» STATED EXERCISE:
Please count the lines in the rows below that contain the word "orange" and reply with only that number.

» EXCERPTED DATA:

_ _ _

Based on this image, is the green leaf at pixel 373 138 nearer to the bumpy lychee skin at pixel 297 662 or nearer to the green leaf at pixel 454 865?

_ _ _

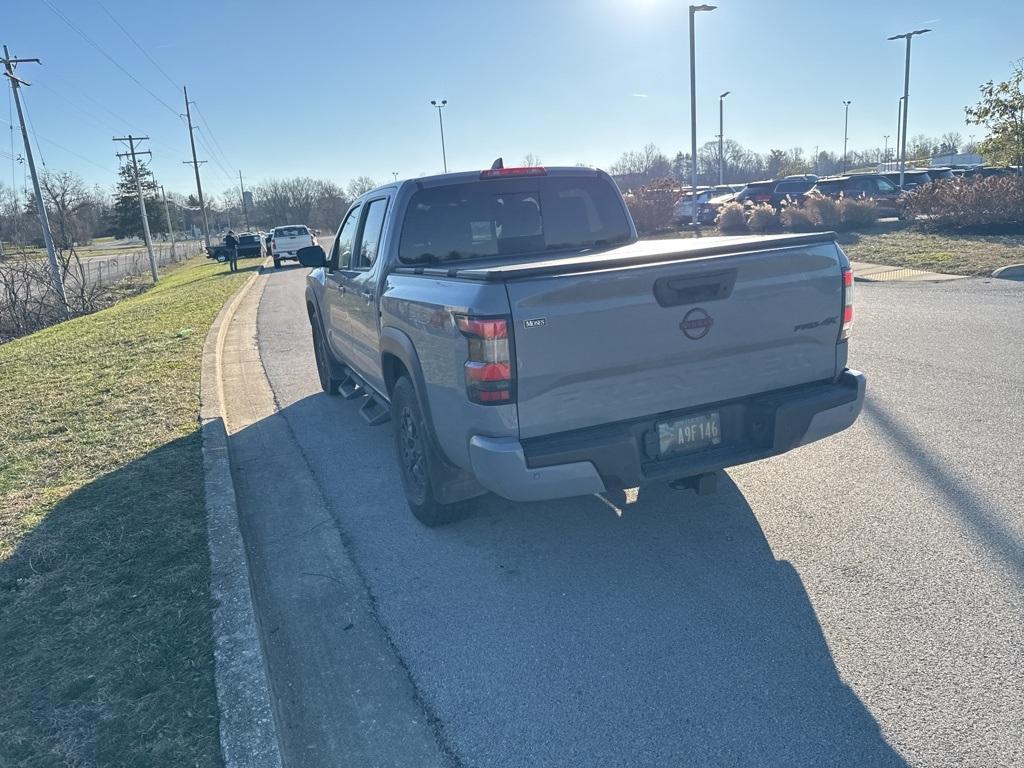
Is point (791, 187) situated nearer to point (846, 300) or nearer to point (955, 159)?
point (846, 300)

_ _ _

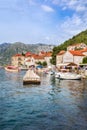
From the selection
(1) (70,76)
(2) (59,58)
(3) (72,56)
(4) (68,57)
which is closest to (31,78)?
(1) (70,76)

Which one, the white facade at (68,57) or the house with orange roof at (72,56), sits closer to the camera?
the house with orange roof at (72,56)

_ _ _

» RESULT FOR THIS EXERCISE:
2